Velletri e la Billie Jean King Cup: tra orgoglio istituzionale e critiche
VELLETRI (attualità) – Il sindaco difende l’organizzazione e i risultati, ma sui social monta la polemica per il mancato coinvolgimento della città
ilmamilio.it
Velletri sotto i riflettori del tennis internazionale con la Billie Jean King Cup, ma il clima in città non è di totale condivisione tra entusiasmo istituzionale e critiche da parte dei cittadini.
Da un lato, il sindaco Ascanio Cascella ha rivendicato con orgoglio il successo dell’evento: Italia avanti 2-0, impianti sold out e una visibilità mediatica significativa per la città. Un risultato reso possibile, ha spiegato, grazie alla sinergia tra istituzioni locali, Regione Lazio e il Circolo Colle degli Dei, con l’organizzazione affidata alla Federazione Italiana Tennis e Padel sotto il coordinamento della International Tennis Federation.

Un lavoro complesso, condizionato da rigidi protocolli internazionali e dalla necessità di garantire la concentrazione delle atlete, che ha richiesto un supporto logistico importante da parte del Comune: viabilità, navette, parcheggi e servizi.
Dall’altro lato, però, sui social si è acceso il malcontento di non pochi cittadini. In diversi interventi si sottolinea come, al di là delle partite, la città non abbia “brillato” quanto avrebbe potuto. Secondo i critici, è mancato completamente quel coinvolgimento diffuso che trasforma un evento sportivo in una festa cittadina: niente fan village, nessun evento in piazza, scarsa partecipazione di scuole e associazioni locali.

Il confronto con realtà più strutturate, come le ATP Finals Torino, è stato inevitabile: lì l’evento si estende all’intero tessuto urbano, mentre a Velletri – sostengono alcuni – tutto si è concentrato esclusivamente nell’impianto sportivo.

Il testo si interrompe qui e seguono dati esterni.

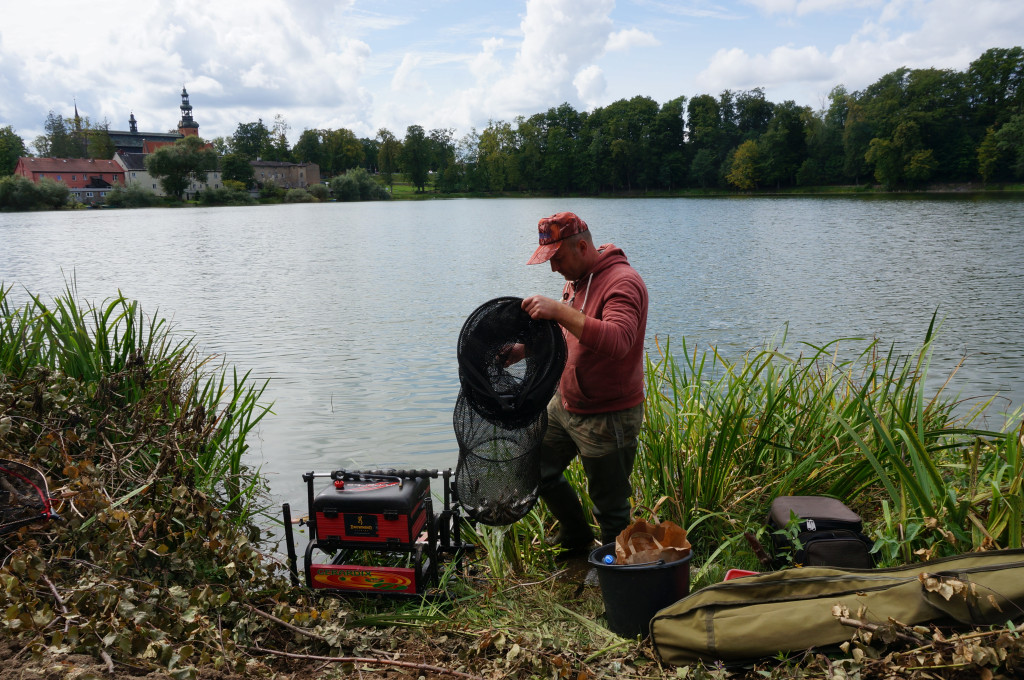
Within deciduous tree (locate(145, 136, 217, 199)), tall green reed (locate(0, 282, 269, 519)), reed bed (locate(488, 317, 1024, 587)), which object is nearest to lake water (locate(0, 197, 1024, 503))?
tall green reed (locate(0, 282, 269, 519))

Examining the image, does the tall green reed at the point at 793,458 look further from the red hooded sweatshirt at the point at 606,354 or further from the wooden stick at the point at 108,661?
the wooden stick at the point at 108,661

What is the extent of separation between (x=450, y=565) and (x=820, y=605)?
206 centimetres

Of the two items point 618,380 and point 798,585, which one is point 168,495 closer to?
point 618,380

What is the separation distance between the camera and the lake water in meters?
9.60

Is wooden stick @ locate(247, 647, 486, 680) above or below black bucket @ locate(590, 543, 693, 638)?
below

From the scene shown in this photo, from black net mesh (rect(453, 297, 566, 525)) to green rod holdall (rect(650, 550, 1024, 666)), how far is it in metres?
1.08

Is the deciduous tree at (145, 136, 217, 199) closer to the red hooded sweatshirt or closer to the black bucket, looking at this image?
the red hooded sweatshirt

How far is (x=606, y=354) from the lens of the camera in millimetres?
3377

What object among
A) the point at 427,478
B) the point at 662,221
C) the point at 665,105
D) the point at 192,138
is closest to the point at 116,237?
the point at 662,221

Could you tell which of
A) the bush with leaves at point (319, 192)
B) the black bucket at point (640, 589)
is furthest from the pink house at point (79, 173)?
the black bucket at point (640, 589)

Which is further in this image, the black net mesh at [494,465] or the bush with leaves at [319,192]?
the bush with leaves at [319,192]

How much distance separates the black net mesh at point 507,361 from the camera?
361 centimetres

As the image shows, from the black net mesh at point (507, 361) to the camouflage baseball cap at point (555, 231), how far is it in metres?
0.30

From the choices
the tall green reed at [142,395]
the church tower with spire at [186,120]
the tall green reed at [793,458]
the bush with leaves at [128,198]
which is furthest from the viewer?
the church tower with spire at [186,120]
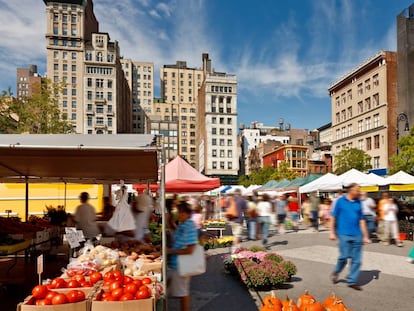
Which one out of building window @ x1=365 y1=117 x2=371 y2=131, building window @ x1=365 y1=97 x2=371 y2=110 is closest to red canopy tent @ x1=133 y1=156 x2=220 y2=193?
building window @ x1=365 y1=117 x2=371 y2=131

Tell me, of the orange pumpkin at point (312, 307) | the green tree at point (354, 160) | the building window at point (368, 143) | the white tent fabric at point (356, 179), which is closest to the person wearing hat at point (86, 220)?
the orange pumpkin at point (312, 307)

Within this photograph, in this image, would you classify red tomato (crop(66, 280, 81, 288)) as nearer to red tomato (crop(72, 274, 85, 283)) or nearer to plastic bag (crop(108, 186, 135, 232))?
red tomato (crop(72, 274, 85, 283))

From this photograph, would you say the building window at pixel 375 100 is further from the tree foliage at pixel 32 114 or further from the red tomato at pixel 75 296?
the red tomato at pixel 75 296

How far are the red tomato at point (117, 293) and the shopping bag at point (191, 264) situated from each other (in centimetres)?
149

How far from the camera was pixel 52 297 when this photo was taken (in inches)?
159

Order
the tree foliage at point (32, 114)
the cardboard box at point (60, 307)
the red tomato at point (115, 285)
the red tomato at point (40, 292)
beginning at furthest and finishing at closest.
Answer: the tree foliage at point (32, 114) < the red tomato at point (115, 285) < the red tomato at point (40, 292) < the cardboard box at point (60, 307)

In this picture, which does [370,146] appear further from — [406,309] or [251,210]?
[406,309]

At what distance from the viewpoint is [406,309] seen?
255 inches

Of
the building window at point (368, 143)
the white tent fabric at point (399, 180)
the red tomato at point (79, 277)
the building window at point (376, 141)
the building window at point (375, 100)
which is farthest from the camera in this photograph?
the building window at point (368, 143)

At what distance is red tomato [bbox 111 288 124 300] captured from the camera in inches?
165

Alle critiche il sindaco ha risposto con un lungo chiarimento, sottolineando come molte scelte non fossero nelle disponibilità dell’amministrazione. I format, la comunicazione e perfino alcuni momenti istituzionali, come il sorteggio, sono stati vincolati da direttive federali e internazionali. Anche le proposte di maggiore apertura alla città, ha spiegato, si sono scontrate con esigenze organizzative e contrattuali non derogabili.
Se da un lato l’evento rappresenta senza dubbio un successo in termini di immagine e prestigio, dall’altro molti cittadini avrebbero voluto sentirsi più protagonisti, anche in termini di indotto sul territorio.